It is so sad...I hope all animals we'll be given a chance. They are so innocent and mean nothing wrong and yet are done wrong to. I hope Shadow will find her forever parents soon - he is so beautiful.


----------



## spacemonkey (Aug 12, 2004)

Poor baby. He's not that far away from us  I wish we had room for more cats. Maybe I can still try to get the word out, though....


----------



## rosalie (Oct 9, 2003)

Isn'it(sp) sad..we know some people in Springfield (business relations) I'll see if if somebody is interested


----------



## Ioana (Jul 12, 2003)

I hope somebody will be able to have him - I am sure he will be the greatest reward.
..thinking of you, Shadow so your eyes won't be sad any more

Rosalie : the correct form is : isn't it <=> is it not ; is and not are parts of the verb TO BE in the INTERROGATIVE NEGATIVE FORM of the PRESENT TENSE. 
isn't is the abbreviated form of is + not and the pronoun it will follow up due to the fact that in the INTERROGATIVE FORM the Subject and the Predicate switch places.
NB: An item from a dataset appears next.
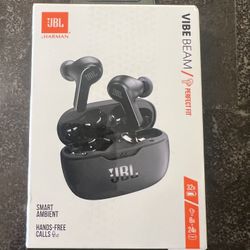 BRAND NEW IN BOX- JBL Vibe beam Wireless Earbuds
If we don't abbreviate then the Subject (pronoun IT here) will be inserted between the verb (is) and the negation that is an intricate part of it(not) = is it not

I hope I made it clearer for you.
when I try to teach something like this to Andrew he will lose pateince so quickly! As I do when he is working on restoring his *granpa* car(1972 Monte Carlo) :wink: 
I love grammar!
Feel free to show me when I don't get something right as well - I am all about learning


----------